How Kingsmagnet Flexible Rubber Magnetic Strips Are Made

Kingsmagnet’s rubber magnetic strips are flexible, elastic, and twistable magnets made by combining rubber with magnetic materials. The production process involves several key steps:

1. Raw Material Preparation

• Magnetic Powder Selection:
  Depending on the desired performance, suitable magnetic powders such as barium ferrite or strontium ferrite are selected. Key properties like particle size, purity, and magnetic strength directly affect the final product.

• Rubber Base Selection:
  Rubber materials such as neoprene, nitrile rubber, or EPDM are chosen as the carrier matrix.
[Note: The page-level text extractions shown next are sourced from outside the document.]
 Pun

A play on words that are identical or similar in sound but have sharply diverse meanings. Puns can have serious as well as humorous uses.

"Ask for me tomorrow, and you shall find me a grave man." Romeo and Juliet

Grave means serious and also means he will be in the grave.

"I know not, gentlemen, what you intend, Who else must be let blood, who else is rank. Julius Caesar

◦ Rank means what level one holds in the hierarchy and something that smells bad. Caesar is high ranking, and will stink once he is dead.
Each type of rubber offers specific advantages—like oil resistance, aging resistance, or flexibility—based on the end-use environment.

• Additive Preparation:
  Additives such as curing agents, antioxidants, and fillers are prepared to enhance the rubber's processability and improve the strip’s physical and chemical stability.

2. Mixing

• Equipment Setup:
  Open mills or internal mixers are used. Open mills mix materials using two rotating rollers, while internal mixers blend materials in a closed chamber using rotors.

• Mixing Process:
  First, the rubber is plasticized to improve its processability. Then, magnetic powder and additives are added in a specific order and timing. Key factors like temperature, time, and mixing strength are carefully controlled to ensure uniform blending and product quality.

3. Forming

• Extrusion:
  The mixed compound is pushed through an extruder to create continuous rubber magnetic strips with a desired cross-section. This method offers high efficiency for long-length production.

• Calendering:
  The compound is flattened into sheets using calendering rollers, then cut or stamped into shape. Calendering produces smooth, evenly thick strips, ideal for thinner products.

• Compression Molding:
  The compound is placed in a mold and formed under heat and pressure. This method is suited for complex shapes with high dimensional accuracy, often used in small-batch or precision applications.

4. Curing (Vulcanization)

• Purpose:
  Vulcanization causes the rubber molecules to crosslink, forming a stable three-dimensional network. This enhances strength, hardness, elasticity, and resistance to aging.

• Process:
  The curing method (e.g., hot air, steam, or flat-plate vulcanization) and parameters (temperature, time, pressure) are selected based on the rubber type and product needs.

5. Magnetization

• Principle:
  A strong magnetic field is applied to align the magnetic domains in the powder, giving the strip its magnetic properties.

• Methods:
  Depending on the product’s shape and magnetic requirements, techniques such as pulse or direct current magnetization are used, with precise control of parameters.

6. Post-Processing and Inspection

• Finishing:
  The magnetic strips may be trimmed, cleaned, or coated with protective layers to enhance appearance and durability.

• Quality Inspection:
  Finished products undergo thorough testing, including:

  • Magnetic properties (remanence, coercivity, intrinsic coercivity)

  • Physical properties (hardness, tensile strength, elongation)

  • Visual and dimensional checks
    Only qualified products are approved for market release.